■ MATERIAL PROVIDED ■

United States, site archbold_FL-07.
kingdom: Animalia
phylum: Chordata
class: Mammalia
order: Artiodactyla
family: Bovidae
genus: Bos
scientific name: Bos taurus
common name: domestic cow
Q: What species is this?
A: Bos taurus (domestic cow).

---

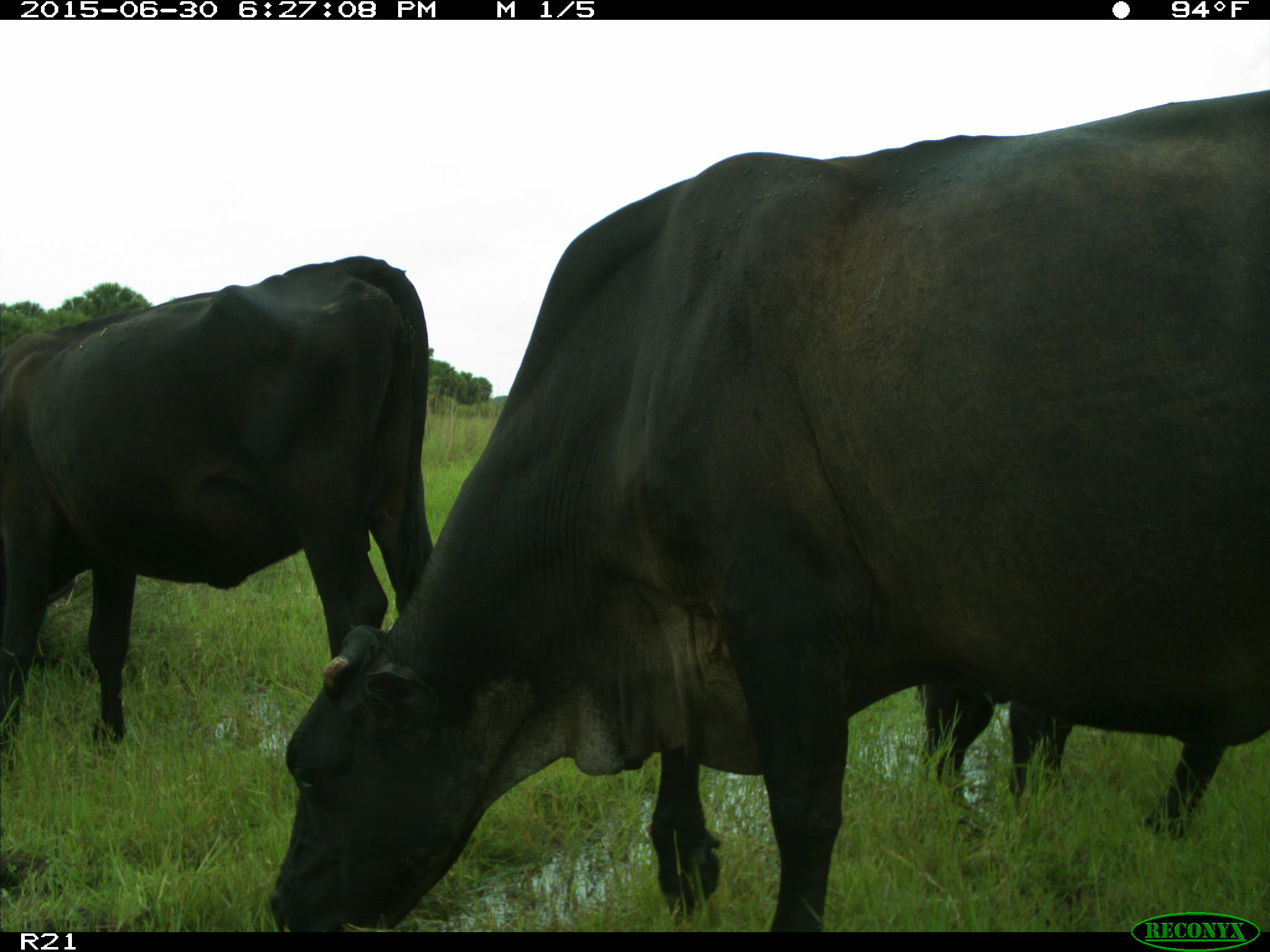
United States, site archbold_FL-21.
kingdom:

* * *

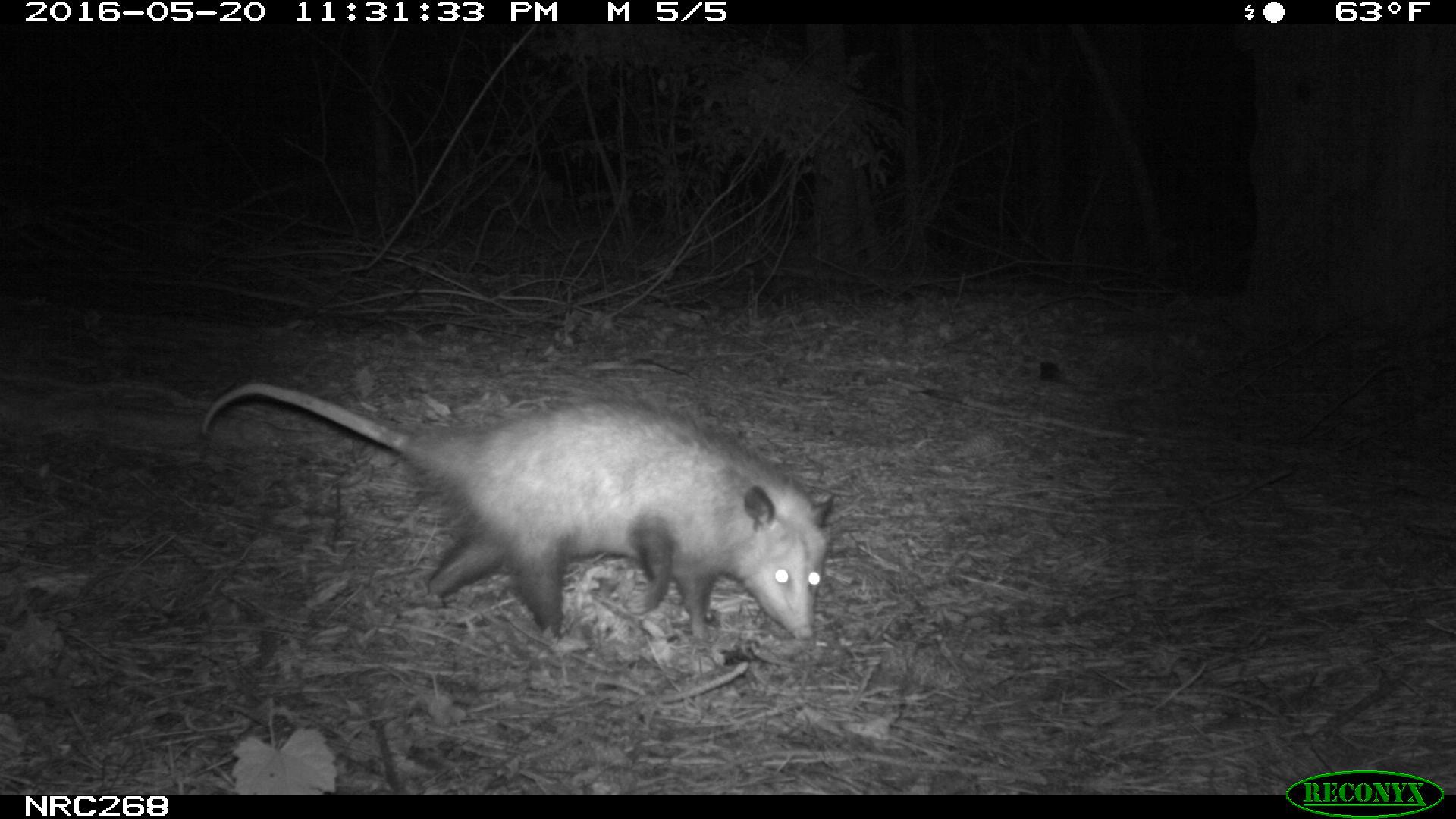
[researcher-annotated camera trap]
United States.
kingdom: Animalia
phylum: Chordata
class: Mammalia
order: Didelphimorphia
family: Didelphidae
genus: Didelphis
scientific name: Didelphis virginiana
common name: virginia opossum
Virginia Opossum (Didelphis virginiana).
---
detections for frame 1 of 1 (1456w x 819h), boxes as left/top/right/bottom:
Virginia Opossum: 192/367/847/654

■ GOAL OF THE EXERCISE ■
As listed above, the lines from the line with "United States, site archbold_FL-07." to the line with "A: Bos taurus (domestic cow)." are to be echoed exactly, with both ends included and nothing added.

■ THE ANSWER ■
United States, site archbold_FL-07.
kingdom: Animalia
phylum: Chordata
class: Mammalia
order: Artiodactyla
family: Bovidae
genus: Bos
scientific name: Bos taurus
common name: domestic cow
Q: What species is this?
A: Bos taurus (domestic cow).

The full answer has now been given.